About this exercise -> Taking the listing below, restate word for word each line from the line with "Ghimpu a spus" to the line with "Gong2012-038 copy.jpg", ends included, and stop there.

Task inputs ->
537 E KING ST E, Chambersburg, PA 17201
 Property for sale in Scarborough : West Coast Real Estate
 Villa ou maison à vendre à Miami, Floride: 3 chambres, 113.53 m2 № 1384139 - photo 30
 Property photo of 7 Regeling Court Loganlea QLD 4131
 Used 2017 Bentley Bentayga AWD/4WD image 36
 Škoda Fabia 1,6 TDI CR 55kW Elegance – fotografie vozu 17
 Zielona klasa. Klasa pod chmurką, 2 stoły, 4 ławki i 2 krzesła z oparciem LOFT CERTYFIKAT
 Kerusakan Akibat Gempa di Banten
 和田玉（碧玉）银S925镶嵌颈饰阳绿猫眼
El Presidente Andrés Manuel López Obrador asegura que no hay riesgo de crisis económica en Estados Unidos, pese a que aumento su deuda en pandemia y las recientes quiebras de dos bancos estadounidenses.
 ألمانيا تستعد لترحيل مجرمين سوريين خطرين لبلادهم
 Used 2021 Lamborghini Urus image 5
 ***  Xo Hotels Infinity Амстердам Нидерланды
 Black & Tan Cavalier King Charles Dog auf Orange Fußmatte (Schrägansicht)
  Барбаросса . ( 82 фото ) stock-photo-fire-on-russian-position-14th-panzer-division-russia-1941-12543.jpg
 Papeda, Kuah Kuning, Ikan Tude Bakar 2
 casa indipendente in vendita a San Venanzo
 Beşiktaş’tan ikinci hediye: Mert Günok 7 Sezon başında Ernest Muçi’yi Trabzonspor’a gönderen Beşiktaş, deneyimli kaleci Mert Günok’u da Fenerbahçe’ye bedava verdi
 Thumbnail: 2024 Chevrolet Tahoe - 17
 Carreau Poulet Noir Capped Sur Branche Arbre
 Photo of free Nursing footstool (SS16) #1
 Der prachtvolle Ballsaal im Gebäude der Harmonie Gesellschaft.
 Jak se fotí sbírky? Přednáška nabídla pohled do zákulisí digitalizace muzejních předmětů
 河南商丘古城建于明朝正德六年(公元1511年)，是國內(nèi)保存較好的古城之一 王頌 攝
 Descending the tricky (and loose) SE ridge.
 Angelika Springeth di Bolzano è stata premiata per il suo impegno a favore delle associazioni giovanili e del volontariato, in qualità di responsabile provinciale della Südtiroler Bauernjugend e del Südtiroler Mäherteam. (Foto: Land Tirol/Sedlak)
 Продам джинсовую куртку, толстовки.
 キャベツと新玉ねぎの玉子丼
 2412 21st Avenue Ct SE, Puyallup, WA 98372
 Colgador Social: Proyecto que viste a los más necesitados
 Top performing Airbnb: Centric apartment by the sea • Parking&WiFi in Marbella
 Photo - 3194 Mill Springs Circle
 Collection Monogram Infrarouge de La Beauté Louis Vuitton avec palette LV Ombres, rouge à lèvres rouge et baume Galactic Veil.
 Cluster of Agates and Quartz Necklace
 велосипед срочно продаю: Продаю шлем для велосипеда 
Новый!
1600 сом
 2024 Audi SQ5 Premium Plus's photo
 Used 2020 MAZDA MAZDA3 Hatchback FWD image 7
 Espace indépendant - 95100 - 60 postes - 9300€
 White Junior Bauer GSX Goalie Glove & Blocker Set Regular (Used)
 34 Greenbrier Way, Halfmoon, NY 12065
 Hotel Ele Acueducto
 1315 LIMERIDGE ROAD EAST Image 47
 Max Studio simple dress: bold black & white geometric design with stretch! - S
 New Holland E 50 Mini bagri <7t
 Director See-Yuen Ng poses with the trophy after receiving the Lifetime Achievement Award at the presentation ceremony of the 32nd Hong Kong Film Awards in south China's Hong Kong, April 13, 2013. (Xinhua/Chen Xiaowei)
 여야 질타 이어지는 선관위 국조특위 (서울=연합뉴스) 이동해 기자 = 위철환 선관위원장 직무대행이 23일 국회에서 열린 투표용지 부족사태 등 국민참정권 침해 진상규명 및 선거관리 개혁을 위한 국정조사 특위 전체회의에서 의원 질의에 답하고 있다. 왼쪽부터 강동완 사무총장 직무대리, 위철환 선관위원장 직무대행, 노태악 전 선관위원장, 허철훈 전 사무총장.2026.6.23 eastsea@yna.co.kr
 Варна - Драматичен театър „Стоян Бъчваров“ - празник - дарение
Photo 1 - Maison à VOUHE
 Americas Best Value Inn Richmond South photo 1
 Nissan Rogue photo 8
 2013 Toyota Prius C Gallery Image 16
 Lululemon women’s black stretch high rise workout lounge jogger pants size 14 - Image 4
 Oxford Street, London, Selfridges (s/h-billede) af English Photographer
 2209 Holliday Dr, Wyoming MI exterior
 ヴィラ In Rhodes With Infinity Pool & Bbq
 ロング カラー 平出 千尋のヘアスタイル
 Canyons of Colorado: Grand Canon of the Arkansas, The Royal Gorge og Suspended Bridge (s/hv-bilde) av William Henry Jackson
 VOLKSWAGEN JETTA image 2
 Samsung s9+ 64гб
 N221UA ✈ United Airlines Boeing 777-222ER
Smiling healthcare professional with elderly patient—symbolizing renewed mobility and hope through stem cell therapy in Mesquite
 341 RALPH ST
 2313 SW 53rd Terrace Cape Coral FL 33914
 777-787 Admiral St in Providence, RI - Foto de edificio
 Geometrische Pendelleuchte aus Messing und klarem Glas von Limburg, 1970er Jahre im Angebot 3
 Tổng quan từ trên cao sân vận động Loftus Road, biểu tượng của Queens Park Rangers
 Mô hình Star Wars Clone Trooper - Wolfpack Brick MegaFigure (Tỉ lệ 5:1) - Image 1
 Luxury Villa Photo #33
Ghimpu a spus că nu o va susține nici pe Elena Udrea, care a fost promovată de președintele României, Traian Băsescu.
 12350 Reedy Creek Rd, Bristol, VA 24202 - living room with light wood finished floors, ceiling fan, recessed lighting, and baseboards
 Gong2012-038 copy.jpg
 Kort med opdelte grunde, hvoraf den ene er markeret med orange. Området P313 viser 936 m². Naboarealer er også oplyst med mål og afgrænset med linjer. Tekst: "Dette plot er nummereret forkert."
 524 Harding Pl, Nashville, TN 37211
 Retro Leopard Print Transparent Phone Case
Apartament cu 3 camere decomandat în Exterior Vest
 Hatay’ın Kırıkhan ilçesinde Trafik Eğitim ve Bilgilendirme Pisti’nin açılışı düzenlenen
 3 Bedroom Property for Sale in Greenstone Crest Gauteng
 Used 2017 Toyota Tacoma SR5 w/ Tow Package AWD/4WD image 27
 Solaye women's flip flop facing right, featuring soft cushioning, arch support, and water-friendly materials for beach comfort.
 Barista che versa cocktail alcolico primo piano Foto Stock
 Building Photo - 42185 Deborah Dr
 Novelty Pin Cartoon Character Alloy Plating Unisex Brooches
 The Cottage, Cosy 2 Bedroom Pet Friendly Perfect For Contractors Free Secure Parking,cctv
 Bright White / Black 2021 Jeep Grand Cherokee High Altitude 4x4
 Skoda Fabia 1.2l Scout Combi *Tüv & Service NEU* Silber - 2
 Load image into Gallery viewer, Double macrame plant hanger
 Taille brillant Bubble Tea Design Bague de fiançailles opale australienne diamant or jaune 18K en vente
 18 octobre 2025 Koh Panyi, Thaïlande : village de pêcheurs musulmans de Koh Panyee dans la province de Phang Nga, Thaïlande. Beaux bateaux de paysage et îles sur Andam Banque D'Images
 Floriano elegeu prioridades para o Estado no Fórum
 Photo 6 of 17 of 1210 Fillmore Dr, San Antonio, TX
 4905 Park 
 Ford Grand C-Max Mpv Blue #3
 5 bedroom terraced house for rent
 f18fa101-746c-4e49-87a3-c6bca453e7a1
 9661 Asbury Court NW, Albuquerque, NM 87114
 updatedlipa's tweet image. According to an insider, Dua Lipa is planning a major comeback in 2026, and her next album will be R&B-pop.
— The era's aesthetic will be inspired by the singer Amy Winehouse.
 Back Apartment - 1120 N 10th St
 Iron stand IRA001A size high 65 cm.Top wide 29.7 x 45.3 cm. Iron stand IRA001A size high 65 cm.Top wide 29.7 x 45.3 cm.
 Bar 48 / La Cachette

Your response ->
Ghimpu a spus că nu o va susține nici pe Elena Udrea, care a fost promovată de președintele României, Traian Băsescu.
 12350 Reedy Creek Rd, Bristol, VA 24202 - living room with light wood finished floors, ceiling fan, recessed lighting, and baseboards
 Gong2012-038 copy.jpg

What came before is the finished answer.